Both offer a single integrated environment for designing and building applications, with an emphasis firmly planted on drag and drop, rather than late-night coding sessions. You don't need to be any kind of a hacker to use these tools, but your first program is going to need more than just typing PRINT "HELLO" - there will be a learning curve.

Learning the basics

REALbasic attempts to make learning as painless as possible. The quality of the documentation is excellent, as is the tutorial that accompanies this release. There's little assumed knowledge and beginners should be able to start their own projects after just a few hours of study.

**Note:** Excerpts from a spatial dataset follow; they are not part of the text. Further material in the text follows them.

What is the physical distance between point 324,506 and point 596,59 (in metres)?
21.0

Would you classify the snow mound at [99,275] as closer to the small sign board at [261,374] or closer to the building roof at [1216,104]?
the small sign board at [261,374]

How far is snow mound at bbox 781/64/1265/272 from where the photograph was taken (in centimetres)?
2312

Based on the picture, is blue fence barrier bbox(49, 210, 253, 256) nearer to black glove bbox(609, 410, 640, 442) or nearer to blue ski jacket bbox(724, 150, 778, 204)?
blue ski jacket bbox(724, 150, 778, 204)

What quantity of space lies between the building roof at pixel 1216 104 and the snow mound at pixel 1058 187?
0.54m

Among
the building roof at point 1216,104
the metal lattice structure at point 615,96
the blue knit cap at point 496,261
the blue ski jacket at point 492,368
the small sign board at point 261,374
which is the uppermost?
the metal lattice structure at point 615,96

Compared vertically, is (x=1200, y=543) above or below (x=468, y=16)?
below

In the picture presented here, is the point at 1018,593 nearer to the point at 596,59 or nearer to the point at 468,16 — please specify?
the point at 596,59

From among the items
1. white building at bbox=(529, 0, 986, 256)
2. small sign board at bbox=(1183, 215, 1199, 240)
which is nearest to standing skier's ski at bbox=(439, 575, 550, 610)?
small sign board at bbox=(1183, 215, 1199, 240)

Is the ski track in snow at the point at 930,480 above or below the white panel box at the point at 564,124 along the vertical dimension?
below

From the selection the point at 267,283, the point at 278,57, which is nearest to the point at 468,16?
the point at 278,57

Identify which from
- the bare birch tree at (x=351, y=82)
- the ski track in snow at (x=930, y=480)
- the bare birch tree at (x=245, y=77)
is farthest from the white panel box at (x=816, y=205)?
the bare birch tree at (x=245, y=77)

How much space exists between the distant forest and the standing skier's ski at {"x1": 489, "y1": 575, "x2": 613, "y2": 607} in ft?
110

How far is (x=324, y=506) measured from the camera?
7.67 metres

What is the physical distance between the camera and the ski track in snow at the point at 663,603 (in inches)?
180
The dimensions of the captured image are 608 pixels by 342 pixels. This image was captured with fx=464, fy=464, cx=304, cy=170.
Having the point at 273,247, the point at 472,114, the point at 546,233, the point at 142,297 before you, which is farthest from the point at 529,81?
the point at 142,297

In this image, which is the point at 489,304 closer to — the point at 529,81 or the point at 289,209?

The only criticism is that all documentation is supplied as Adobe Acrobat PDFs, rather than as a more mouse navigable Windows Help file. This is no doubt because REALbasic has always been a multi-platform development tool, and there are versions for both Mac and Linux machines.

This has advantages: projects are interchangeable between platforms, but it's a pity that there isn't a more tailored approach for each system.

Applications are built by dragging and dropping different components from a tool palette onto the windows and panels that will make up your program. Components include everything from simple geometric shapes, to media players and embedded Microsoft Office documents.

Clicking each element will open a functional code editor, with features syntax highlighting, code completion and contextual help. You really get your hands dirty adding the functionality that binds all the components together.

The REALbasic syntax has many features that you'd expect from a modern object-oriented language, including inheritance, methods and properties, which is a far cry from old BASIC interpreters. You only need to add little bits of code, such when want to double-click a button. The editor makes it as easy as possible by listing all the empty methods where your code can go.